• **Dokumentauszug**:

------

Die Verlegung der Arbeits- und Sozialgerichte in die Justizbehörde könnte zum Verlust sozialer Kompetenzen führen  ■ Von Kai von Appen

„Das ist in anderen Bundesländern auch so geregelt“ – Justizbehördensprecherin Simone Käfer zeigt sich über die Skepsis aus juris-tischen Kreisen überrascht: „Wir denken, dass die Richterschaft der Sozial- und Arbeitsgerichte in der Justizbehörde besser aufgehoben ist.“ Im Eilverfahren hat Schwarz-Schill per Senatsdirektive die Sozial- und Arbeitsgerichte, das Landesarbeits- und das Landessozialgericht unter die Fittiche der Justizbehörde gestellt. In diesen Tagen wird das neue Gesetz formell verabschiedet, zum 1. Januar 2002 tritt es in Kraft. „Im Prinzip ändert sich nichts“, beteuert Käfer. Doch Radio Eriwan könnte bald grüßen: „Im Prinzip ja, aber ...“.

„Es hat schon Sinn gemacht, die Arbeitsgerichte bei der Behörde für Arbeit und die Sozialgerichte bei der Sozialbehörde anzusiedeln“, sagt Christian Lesmeister, Vizepräsident des Hamburger Arbeitsgerichtes und Presserichter für das Landesarbeitsgericht Hamburg. Seit 1946 ist es in Hamburg so der Fall, und auch die Zuständigkeit für das Bundesarbeits- und -sozialgericht liegt immer noch in der Hand des Ministers für Arbeits- und Sozialordnung, Walter Riester. „Wir sind von der Arbeitsverwaltung gut behandelt worden“, lobt Lesmeis-ter. Stets habe man dort „Verständnis für die Belange“ gezeigt. „Es gab politische Prioritäten, schließlich macht die Arbeitsgerichtsbarkeit auch Standortpolitik.“ Denn sowohl Unternehmen als auch Lohnabhängige und ihre Gewerkschaften hätten Interesse an zügigen Verfahren, um schnelle Rechtssicherheit zu bekommen.

------

• **Angezeigte Datensätze**:
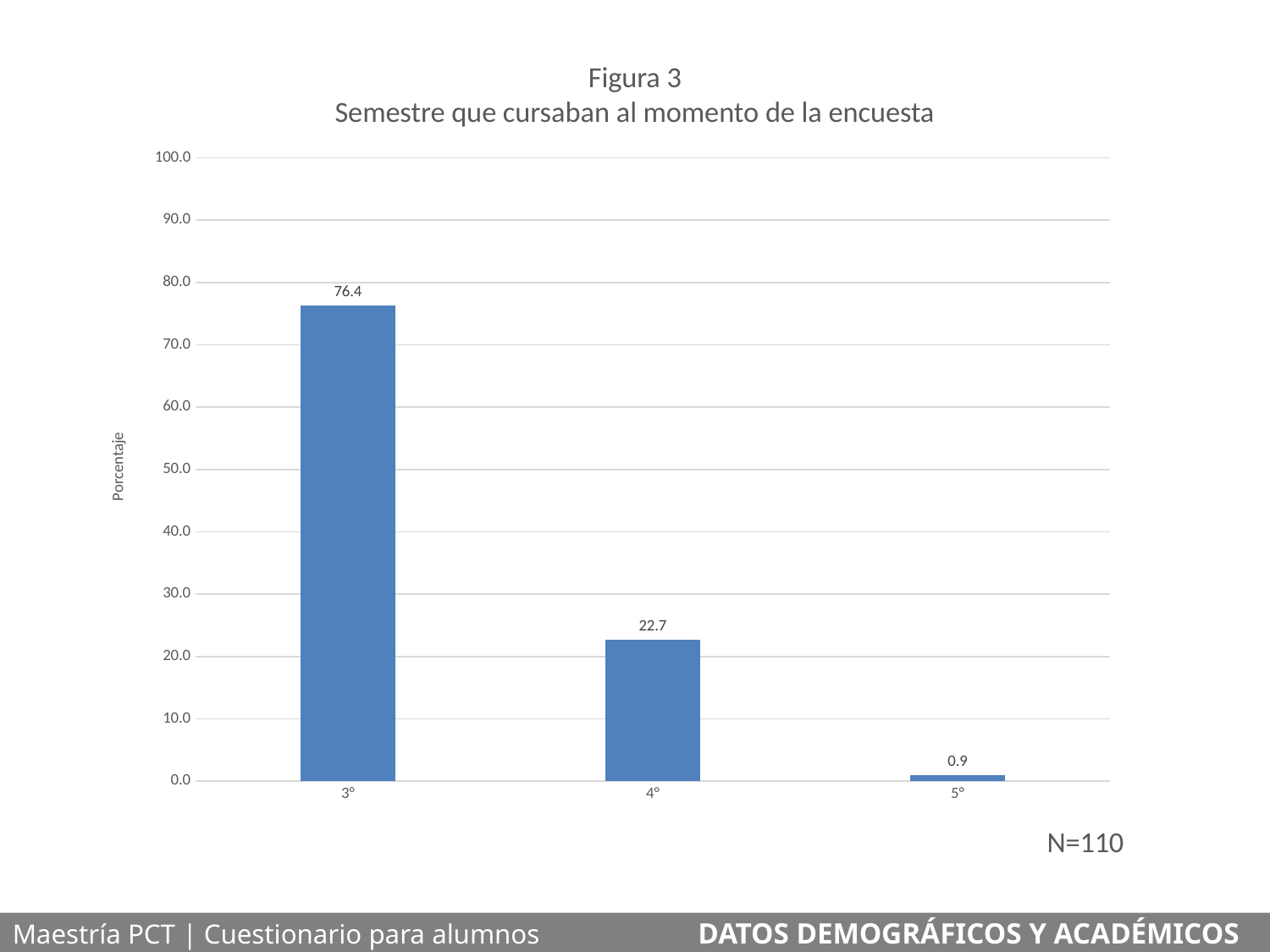
What is the value for 3°? 76.4 Which semester has the lowest percentage? 5° What kind of chart is shown? bar chart Which is larger, the value for 4° or the value for 5°? 4° What is the label of the y axis? Porcentaje What is the value for 5°? 0.9 What is the difference between the values for 3° and 4°? 53.7 What is the value for 4°? 22.7 Which semester has the highest percentage? 3° Is the value for 3° greater or less than 70.0? greater What is the difference between the values for 4° and 5°? 21.8 How many categories are shown on the x axis? 3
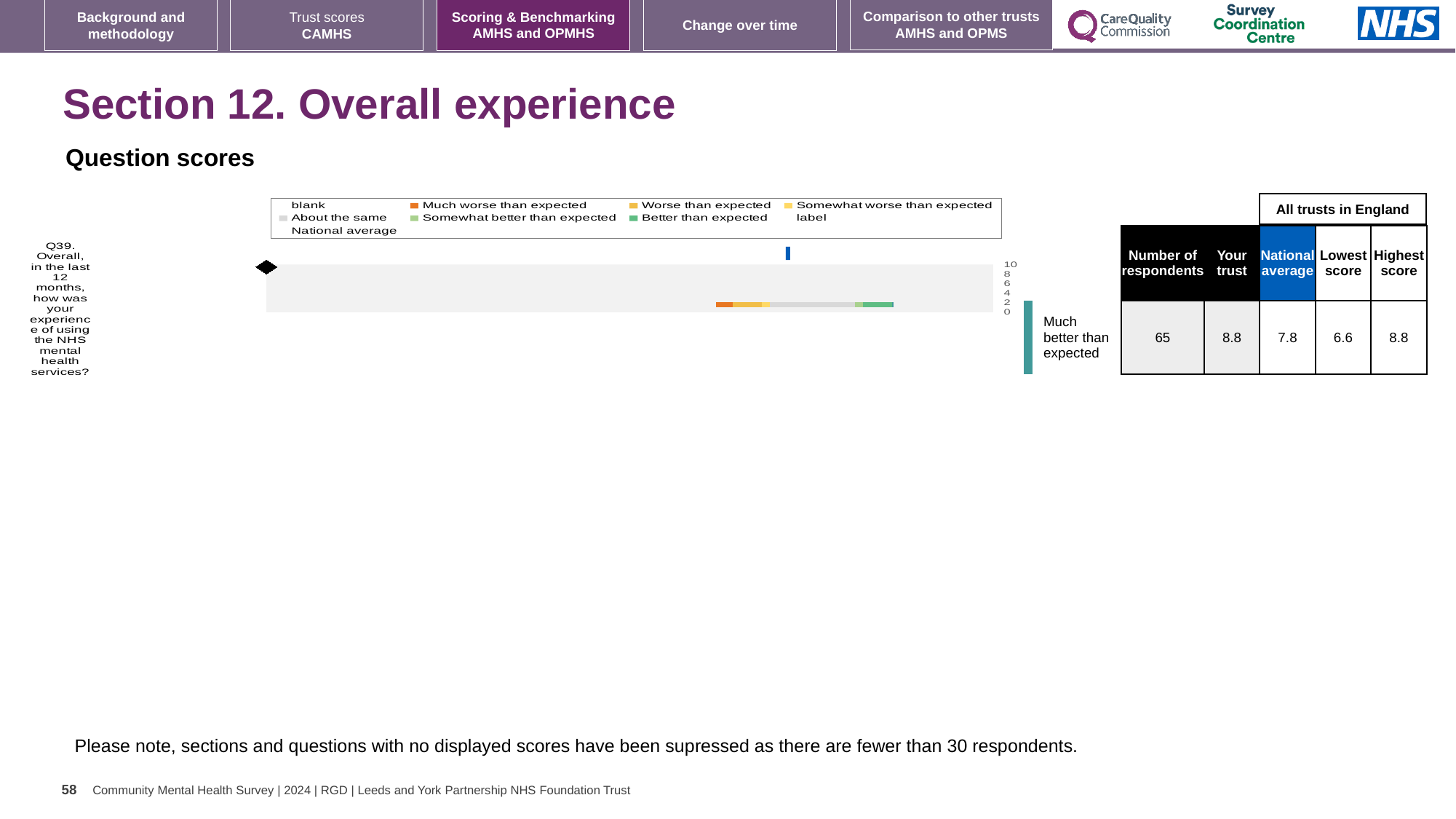
What is the difference between the 'Your trust' score and the national average for Q39? 1.0 What is the national average score for Q39 shown in the table next to the chart? 7.8 How many survey questions are plotted in the chart? 1 Which question number is plotted in the chart? Q39 What is the lowest score among all trusts in England for Q39? 6.6 What is the highest value shown on the chart's axis? 10 What is the highest score among all trusts in England for Q39? 8.8 How many respondents answered Q39? 65 What is the difference between the highest and lowest scores among all trusts in England for Q39? 2.2 What is the 'Your trust' score for Q39 shown in the table next to the chart? 8.8 Which is larger for Q39, the 'Your trust' score or the national average? Your trust What kind of chart is shown on the slide? bar chart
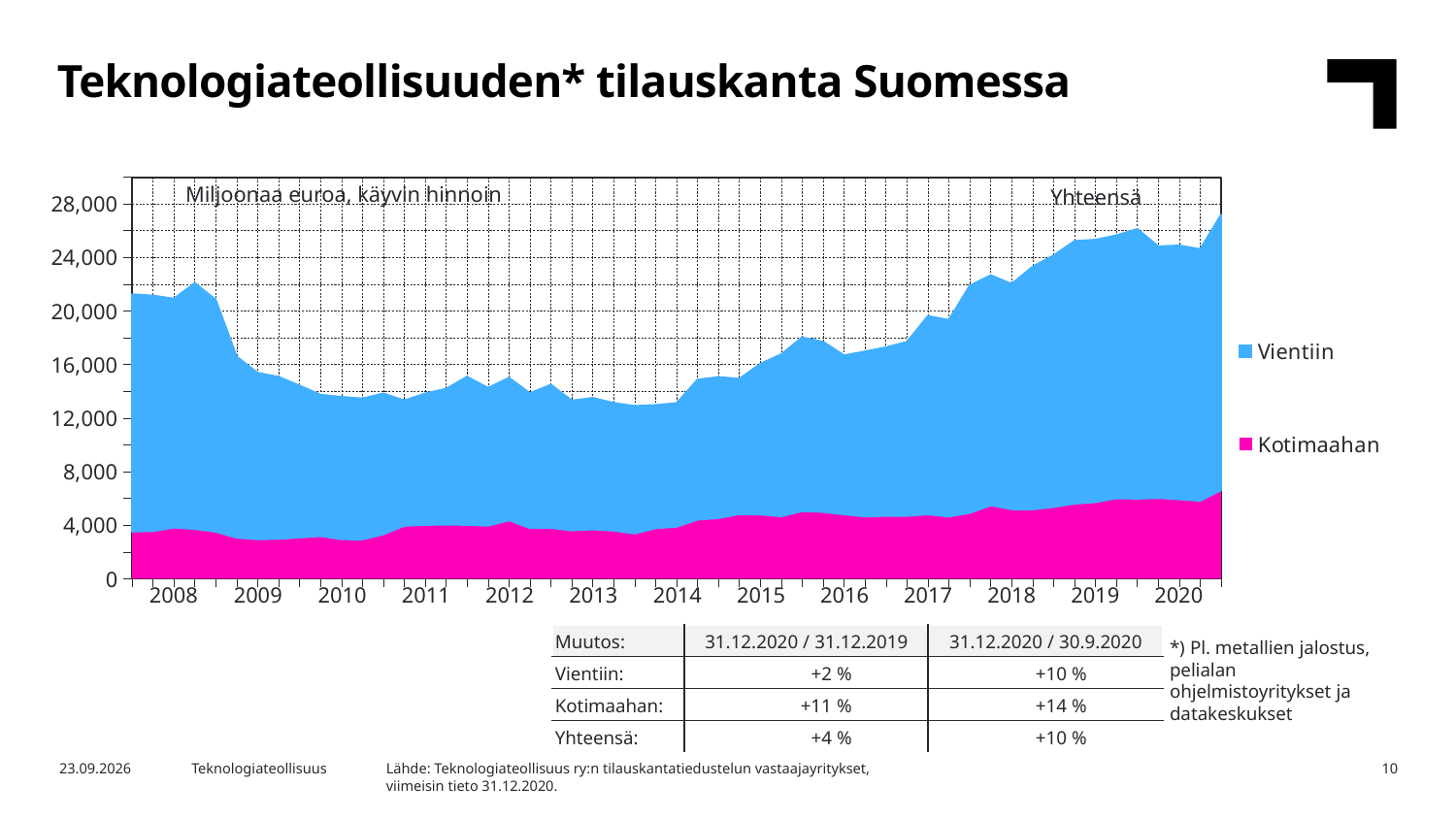
Is the total (Yhteensä) value at the end of 2020 greater or less than 24,000? greater Is the total (Yhteensä) value in 2013 greater or less than 16,000? less How many series does the chart legend list? 2 Does the total (Yhteensä) value rise or fall from 2013 to 2019? rise What unit label is shown at the top left of the chart? Miljoonaa euroa, käyvin hinnoin Is the Kotimaahan value in 2009 greater or less than 4,000? less Does the total (Yhteensä) value rise or fall from 2008 to 2009? fall What are the two series named in the chart legend? Vientiin and Kotimaahan How many years are labelled on the x axis of the chart? 13 What kind of chart is shown on the slide? Area chart Which series is larger throughout the chart, Vientiin or Kotimaahan? Vientiin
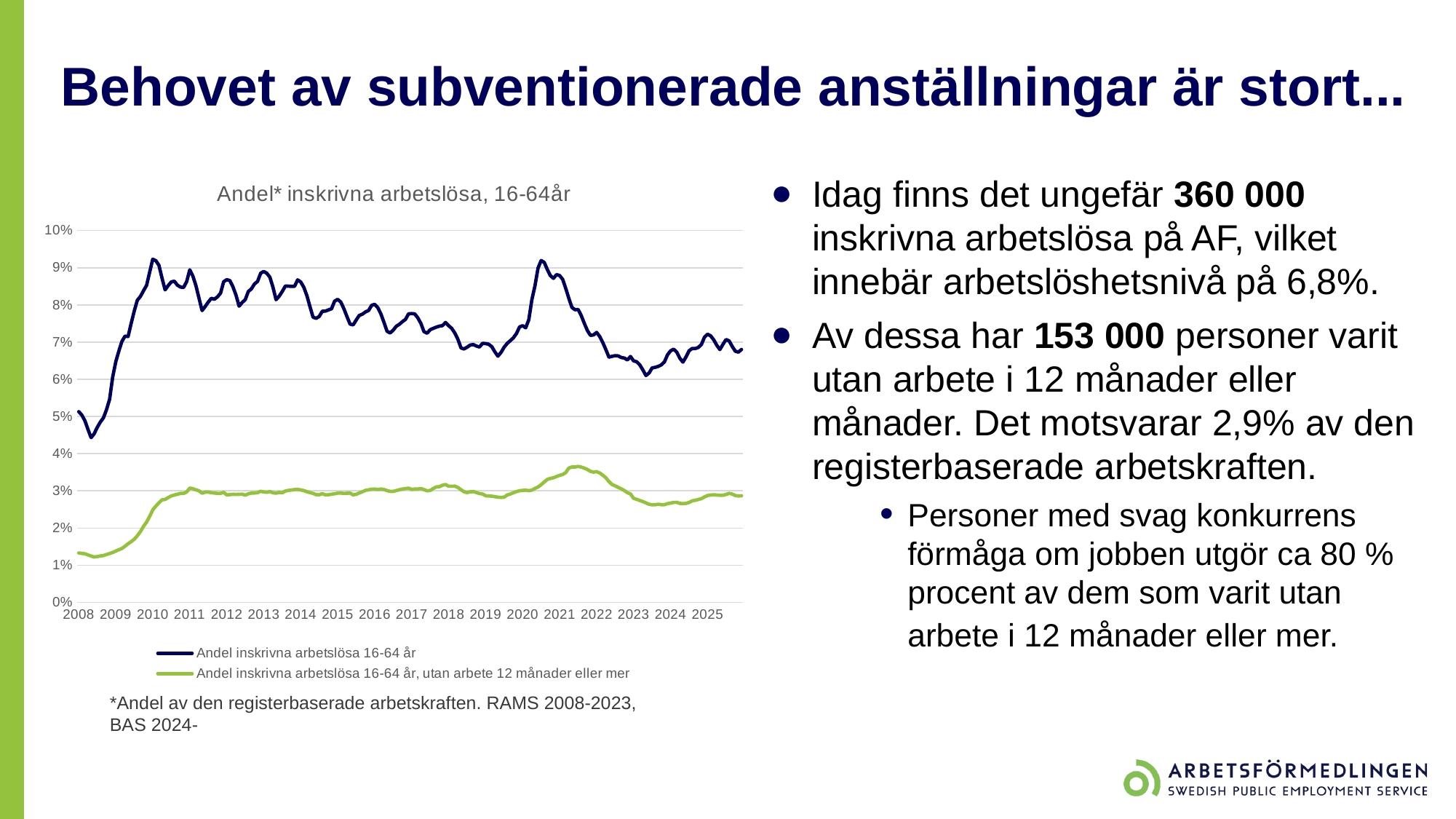
In 2020, which series has the higher value: 'Andel inskrivna arbetslösa 16-64 år' or 'Andel inskrivna arbetslösa 16-64 år, utan arbete 12 månader eller mer'? Andel inskrivna arbetslösa 16-64 år Is the value for 'Andel inskrivna arbetslösa 16-64 år, utan arbete 12 månader eller mer' in 2008 greater or less than 2%? less What kind of chart is shown on the slide? line chart Is the value for 'Andel inskrivna arbetslösa 16-64 år' at the start of 2008 greater or less than 6%? less Is the peak value for 'Andel inskrivna arbetslösa 16-64 år' around 2010 greater or less than 9%? greater How many years are labelled on the x axis of the chart? 18 How many series does the chart legend list? 2 Does the value for 'Andel inskrivna arbetslösa 16-64 år' rise or fall between 2008 and 2010? rise Which series is drawn in green in the chart? Andel inskrivna arbetslösa 16-64 år, utan arbete 12 månader eller mer What is the title of the chart? Andel* inskrivna arbetslösa, 16-64år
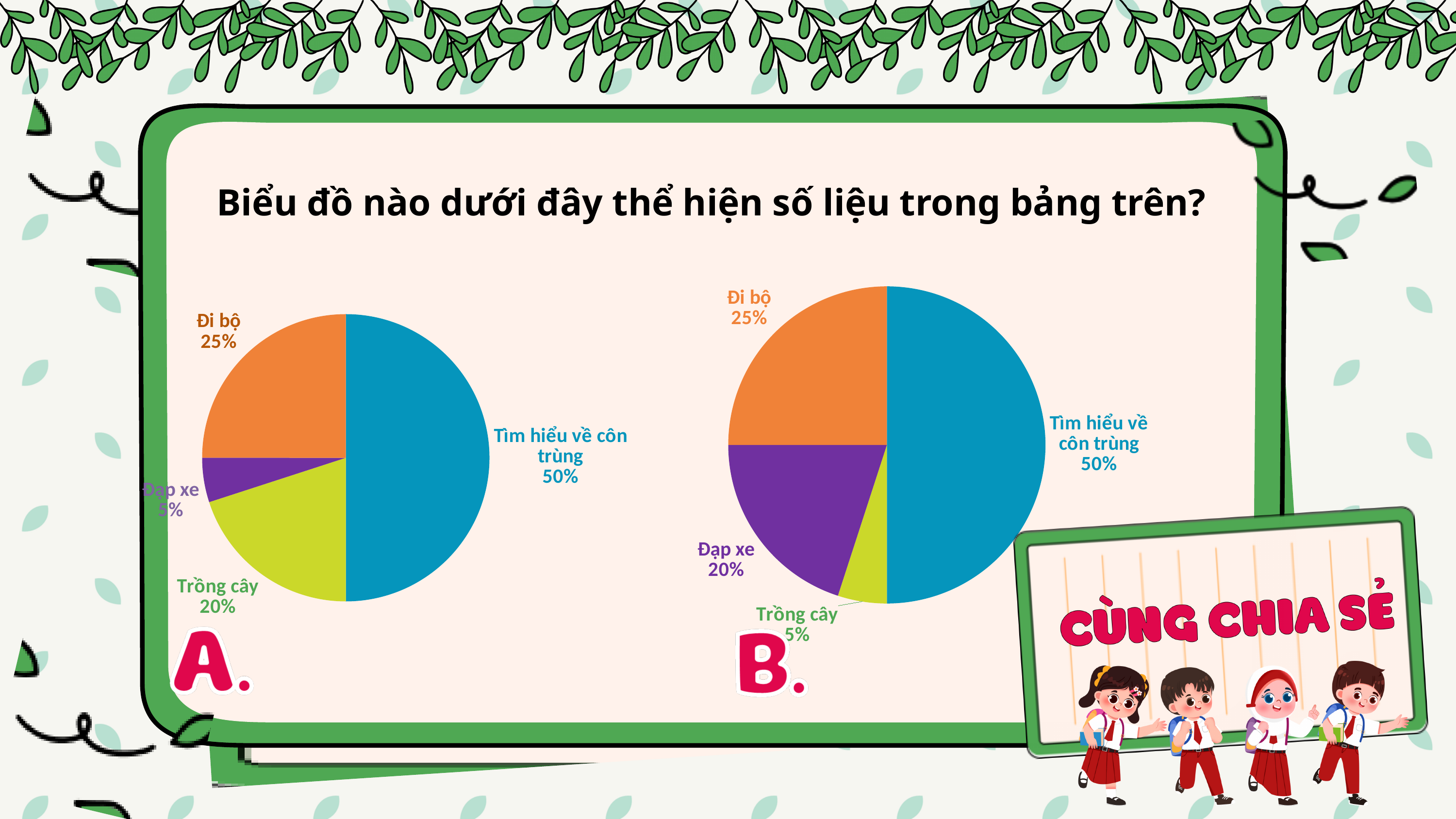
In chart B (right), what percentage is shown for Đạp xe? 20% In chart B (right), what percentage is shown for Trồng cây? 5% In chart A (left), what percentage is shown for Trồng cây? 20% In chart A (left), what percentage is shown for Đạp xe? 5% In chart B (right), what is the difference between the Đi bộ and Đạp xe percentages? 5% In chart B (right), what colour is the Đạp xe slice? Purple How many categories does chart B (right) show? 4 In chart A (left), which category has the smallest slice? Đạp xe In chart A (left), which is larger, Đi bộ or Trồng cây? Đi bộ What type of chart is chart A (left)? Pie chart In chart A (left), which category has the largest slice? Tìm hiểu về côn trùng In chart B (right), which category has the smallest slice? Trồng cây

------

• **Aufgaben**:
1. Zähle die Zeilen der Datensätze, in denen die Zeichenfolge „Porcentaje“ vorkommt, und gib nur die Anzahl an.
2. Bitte führe den Artikel über die Verlegung der Arbeits- und Sozialgerichte in die Justizbehörde nach seinem letzten Satz weiter.

• **Lösungen**:
1. 1

2.
Und jetzt? „Die Gefahr besteht, dass die Arbeitsgerichtsbarkeit als besondere Gerichtsbarkeit in der Justizbehörde untergebuttert wird“, befürchtet der Arbeitsrechtsexperte Klaus Bertelsmann. Die Arbeitsgerichte haben aufgrund ihrer personellen Ausstattung und der relativ kurzen Verfahrensdauer zurzeit einen guten Ruf, auch wenn das Verfahrensvolumen in den vergangenen Monaten um zehn Prozent gestiegen ist.

Ganz anders sieht es schon jetzt beim Sozial- und Landessozialgericht aus. „Es ist eine Katastophe, dass Verfahren um Arbeitslosengeld teilweise zweieinhalb Jahre dauern“, schimpft Rechtsanwalt Bertelsmann. Verfahren um Berufsunfähigkeitrenten dauerten über fünf Jahre. Die rot-grüne Vorgänger-Regierung wollte wenigs-tens ein bisschen Abhilfe schaffen und genehmigte den Sozialgerichten noch schnell drei zusätzliche Stellen. „Die sind so schlecht ausgestattet, denen kann man eigentlich nichts mehr wegnehmen“, glaubt Bertelsmann.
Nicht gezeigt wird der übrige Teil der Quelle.